Stop breeding animals for display!
Transition to a park with animatronic animals: The Future is Now
Batu is an orangutan born at the Philadelphia Zoo in 2009 to be bred and displayed for human visitors. She will never experience her native habitat of North Sumatra. In May 2021, she was separated from her family and shipped cross country to the Woodland Park Zoo in Seattle WA. She will be bred with a male orangutan to produce more orangutans for display in various zoos.
Please click image below to play a one minute video
Do you like going to the zoo?
Why? Please consider that what you see as harmless family entertainment involves exploiting animals who did not choose to be denied most every natural instinct to be put on display for you.
Since the eye-opening documentary ‘Blackfish’, the world has awakened to the cruelty of keeping marine animals confined to tanks, and now zoos are under fire for their similar inadequate enclosures and misguided breeding of exotic animal species.

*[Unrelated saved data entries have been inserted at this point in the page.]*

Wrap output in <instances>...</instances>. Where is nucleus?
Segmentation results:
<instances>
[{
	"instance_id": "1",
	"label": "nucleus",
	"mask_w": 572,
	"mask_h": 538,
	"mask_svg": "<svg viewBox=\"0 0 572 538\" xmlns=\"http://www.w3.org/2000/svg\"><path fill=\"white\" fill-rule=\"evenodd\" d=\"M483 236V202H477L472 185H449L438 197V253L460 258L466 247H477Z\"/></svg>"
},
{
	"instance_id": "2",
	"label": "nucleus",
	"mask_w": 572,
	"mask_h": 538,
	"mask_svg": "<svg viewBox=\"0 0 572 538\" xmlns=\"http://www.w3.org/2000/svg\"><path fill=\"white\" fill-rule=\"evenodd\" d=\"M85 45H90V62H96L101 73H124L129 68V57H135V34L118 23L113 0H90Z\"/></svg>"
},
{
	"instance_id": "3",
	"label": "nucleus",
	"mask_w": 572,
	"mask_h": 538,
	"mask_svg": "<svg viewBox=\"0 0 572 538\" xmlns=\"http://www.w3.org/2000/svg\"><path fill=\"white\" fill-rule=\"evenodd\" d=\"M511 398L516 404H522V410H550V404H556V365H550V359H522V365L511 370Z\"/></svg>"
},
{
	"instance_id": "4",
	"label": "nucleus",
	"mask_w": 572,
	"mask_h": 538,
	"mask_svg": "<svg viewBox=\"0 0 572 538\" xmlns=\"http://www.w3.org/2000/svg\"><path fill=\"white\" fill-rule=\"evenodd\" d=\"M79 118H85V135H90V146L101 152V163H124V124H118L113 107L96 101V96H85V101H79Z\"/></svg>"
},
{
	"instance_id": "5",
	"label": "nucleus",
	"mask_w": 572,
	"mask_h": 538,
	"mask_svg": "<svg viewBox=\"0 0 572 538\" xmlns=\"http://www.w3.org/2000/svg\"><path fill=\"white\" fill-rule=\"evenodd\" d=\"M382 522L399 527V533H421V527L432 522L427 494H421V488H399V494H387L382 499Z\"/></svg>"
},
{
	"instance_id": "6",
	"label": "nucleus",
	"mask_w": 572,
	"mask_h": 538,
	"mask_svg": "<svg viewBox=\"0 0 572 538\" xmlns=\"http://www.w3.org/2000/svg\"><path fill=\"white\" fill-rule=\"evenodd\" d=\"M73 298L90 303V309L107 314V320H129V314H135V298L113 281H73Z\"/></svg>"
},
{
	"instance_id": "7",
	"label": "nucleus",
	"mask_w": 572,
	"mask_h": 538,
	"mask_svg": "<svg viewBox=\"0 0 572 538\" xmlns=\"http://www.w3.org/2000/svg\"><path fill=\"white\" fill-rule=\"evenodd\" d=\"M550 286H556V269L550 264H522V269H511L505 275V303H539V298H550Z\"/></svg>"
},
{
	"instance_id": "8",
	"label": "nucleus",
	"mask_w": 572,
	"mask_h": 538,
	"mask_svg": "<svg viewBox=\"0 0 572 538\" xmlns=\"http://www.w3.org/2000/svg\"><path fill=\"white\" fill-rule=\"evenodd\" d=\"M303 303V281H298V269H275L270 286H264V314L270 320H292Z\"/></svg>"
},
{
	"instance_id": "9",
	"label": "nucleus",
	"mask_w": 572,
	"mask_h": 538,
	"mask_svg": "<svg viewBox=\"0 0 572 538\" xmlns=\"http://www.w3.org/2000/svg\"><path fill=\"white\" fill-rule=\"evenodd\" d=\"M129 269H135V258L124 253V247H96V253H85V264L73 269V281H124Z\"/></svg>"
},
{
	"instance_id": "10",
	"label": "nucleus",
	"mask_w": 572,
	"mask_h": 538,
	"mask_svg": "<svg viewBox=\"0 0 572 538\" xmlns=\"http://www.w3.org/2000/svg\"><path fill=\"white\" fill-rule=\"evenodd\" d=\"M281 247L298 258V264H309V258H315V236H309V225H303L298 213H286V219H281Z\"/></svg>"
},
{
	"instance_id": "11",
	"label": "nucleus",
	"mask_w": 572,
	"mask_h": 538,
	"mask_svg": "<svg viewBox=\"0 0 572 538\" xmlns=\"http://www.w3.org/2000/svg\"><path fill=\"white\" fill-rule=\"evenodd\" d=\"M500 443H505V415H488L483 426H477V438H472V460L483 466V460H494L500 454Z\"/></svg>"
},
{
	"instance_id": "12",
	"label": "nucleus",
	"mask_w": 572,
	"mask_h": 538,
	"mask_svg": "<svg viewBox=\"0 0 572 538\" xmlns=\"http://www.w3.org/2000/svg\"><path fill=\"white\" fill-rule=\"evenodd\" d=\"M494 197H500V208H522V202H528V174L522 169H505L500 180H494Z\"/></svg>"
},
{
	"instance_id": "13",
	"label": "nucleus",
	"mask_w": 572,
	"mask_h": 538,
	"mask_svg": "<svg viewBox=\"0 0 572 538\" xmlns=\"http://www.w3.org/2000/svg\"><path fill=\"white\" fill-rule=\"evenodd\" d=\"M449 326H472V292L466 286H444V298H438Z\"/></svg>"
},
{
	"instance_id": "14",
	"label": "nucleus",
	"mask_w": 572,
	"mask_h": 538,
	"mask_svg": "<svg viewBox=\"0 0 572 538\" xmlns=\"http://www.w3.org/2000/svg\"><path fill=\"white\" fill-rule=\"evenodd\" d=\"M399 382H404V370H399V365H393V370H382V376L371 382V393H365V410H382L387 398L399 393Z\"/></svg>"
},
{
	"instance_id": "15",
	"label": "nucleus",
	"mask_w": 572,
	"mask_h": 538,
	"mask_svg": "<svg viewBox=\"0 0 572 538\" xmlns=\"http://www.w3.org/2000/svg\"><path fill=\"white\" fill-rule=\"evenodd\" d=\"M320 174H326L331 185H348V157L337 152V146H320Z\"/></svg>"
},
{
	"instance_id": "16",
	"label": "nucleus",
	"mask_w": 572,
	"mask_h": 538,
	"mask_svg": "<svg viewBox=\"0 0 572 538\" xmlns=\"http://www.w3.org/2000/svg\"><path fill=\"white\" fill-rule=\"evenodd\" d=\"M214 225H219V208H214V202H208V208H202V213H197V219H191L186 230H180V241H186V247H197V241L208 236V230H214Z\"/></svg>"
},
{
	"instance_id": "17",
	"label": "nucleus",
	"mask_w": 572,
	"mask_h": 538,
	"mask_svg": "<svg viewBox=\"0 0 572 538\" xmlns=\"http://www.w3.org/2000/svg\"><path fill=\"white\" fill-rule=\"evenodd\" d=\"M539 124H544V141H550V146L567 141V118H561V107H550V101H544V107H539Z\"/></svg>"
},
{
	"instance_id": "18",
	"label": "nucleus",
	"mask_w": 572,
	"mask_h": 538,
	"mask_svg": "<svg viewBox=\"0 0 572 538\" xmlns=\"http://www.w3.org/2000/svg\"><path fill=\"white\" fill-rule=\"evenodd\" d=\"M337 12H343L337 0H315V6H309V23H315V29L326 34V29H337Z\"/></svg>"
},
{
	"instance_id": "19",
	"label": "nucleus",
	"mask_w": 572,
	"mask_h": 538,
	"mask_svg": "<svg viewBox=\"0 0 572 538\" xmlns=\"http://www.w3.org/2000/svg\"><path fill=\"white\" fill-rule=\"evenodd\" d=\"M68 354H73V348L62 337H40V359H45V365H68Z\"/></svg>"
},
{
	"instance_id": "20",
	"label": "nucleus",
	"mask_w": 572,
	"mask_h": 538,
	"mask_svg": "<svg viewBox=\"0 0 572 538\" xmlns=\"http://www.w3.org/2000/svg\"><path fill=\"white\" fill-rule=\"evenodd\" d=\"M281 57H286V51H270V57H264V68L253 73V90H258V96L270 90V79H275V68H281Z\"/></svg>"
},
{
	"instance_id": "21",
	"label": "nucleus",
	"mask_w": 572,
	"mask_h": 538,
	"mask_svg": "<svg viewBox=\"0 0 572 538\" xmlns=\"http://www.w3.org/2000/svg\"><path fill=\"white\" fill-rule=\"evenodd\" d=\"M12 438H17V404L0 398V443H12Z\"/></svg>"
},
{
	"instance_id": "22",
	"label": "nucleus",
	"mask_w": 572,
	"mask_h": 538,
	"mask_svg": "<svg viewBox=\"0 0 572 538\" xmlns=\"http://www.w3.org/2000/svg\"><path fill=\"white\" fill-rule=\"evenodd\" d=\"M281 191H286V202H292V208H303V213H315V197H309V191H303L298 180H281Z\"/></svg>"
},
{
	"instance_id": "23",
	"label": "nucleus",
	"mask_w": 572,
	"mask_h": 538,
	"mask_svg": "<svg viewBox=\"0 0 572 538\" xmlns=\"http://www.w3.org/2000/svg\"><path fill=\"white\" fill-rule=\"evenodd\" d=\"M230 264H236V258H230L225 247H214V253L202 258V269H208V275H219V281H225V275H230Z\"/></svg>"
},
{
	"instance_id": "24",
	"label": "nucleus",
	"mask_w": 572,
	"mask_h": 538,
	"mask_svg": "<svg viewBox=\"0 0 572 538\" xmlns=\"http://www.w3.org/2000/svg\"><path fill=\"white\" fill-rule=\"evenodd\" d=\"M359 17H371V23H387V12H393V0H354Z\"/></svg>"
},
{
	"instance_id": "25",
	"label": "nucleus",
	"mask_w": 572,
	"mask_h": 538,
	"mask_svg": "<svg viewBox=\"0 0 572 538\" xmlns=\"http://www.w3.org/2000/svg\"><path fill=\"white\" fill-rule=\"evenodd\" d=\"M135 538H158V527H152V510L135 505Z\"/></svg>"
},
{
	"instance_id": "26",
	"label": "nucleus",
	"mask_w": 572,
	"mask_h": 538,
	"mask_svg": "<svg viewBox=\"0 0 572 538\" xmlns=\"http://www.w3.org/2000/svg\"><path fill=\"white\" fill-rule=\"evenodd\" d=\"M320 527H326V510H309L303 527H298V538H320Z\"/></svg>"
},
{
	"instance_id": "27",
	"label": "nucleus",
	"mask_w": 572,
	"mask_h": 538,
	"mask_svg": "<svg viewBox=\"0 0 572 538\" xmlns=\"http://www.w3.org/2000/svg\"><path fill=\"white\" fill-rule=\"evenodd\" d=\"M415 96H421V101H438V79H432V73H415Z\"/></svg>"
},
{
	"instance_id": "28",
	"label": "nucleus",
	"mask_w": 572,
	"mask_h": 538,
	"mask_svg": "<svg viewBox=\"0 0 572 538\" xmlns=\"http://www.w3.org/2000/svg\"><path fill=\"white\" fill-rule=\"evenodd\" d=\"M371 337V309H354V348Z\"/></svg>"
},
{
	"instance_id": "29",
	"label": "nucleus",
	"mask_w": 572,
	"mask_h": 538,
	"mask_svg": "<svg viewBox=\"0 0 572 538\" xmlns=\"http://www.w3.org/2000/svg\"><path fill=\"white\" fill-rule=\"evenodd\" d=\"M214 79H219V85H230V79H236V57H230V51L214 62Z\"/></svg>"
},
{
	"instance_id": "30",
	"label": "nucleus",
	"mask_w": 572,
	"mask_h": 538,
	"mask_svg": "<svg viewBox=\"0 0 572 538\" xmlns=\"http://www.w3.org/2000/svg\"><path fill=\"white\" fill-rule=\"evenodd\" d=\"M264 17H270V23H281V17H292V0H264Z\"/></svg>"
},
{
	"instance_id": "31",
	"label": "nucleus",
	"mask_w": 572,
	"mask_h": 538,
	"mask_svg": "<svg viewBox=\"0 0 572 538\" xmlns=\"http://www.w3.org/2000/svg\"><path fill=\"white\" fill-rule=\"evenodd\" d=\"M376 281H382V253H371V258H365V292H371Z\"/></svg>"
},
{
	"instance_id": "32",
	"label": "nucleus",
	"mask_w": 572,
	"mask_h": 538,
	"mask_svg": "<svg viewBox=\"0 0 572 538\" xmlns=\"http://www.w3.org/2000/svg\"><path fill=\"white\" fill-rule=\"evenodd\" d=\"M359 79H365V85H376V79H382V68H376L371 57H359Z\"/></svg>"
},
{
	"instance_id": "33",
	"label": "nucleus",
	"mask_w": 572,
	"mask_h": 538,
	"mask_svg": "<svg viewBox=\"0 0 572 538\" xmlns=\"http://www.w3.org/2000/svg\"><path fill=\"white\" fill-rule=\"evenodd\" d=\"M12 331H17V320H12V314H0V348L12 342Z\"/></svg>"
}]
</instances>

The documentary The Conservation Game, now streaming, further highlights the problems with confining intelligent, sensitive animals outside of their natural habitats and the consequences of breeding more for display
“America’s First Zoo”
The Philadelphia Zoo bills itself as the nation’s first zoo, but is that a good thing, or is it still stuck in the past? The Philly Zoo is also one of the smallest in the country – displaying 1300 animals on just 42 acres, with much of the space taken up with entertainment attractions for human visitors including a beer garden, gift shops, swan boat rides and a carousel.
It’s time for change
Our vision is to turn the Philadelphia Zoo into a world-class center that other zoos may emulate, including transitioning the Zoo from an assortment of captive-bred exotic live animals on display to a humane alternative featuring animatronic animals (similar to the “Staying Power: Be Distinct, or Go Extinct” animatronic dinosaur exhibit on display summer 2023 at the Philadelphia Zoo).
There is already movement worldwide in this direction. For example, a hyper-realistic animatronic dolphin is now available for a “swimming with the dolphins” experience that doesn’t harm a single cetacean, and the 140-year old, 44-acre Buenos Aires Zoo, similarly sized to the 42 acre Philadelphia Zoo, has transitioned to a ecopark. The 2,500 animals previously confined there were moved to nature reserves.
We reached out to the new Philadelphia Zoo CEO, Jo-Elle Mogerman, who did not acknowledge our message. Now it’s time to bring it to the people and patrons of the zoo! The future is now.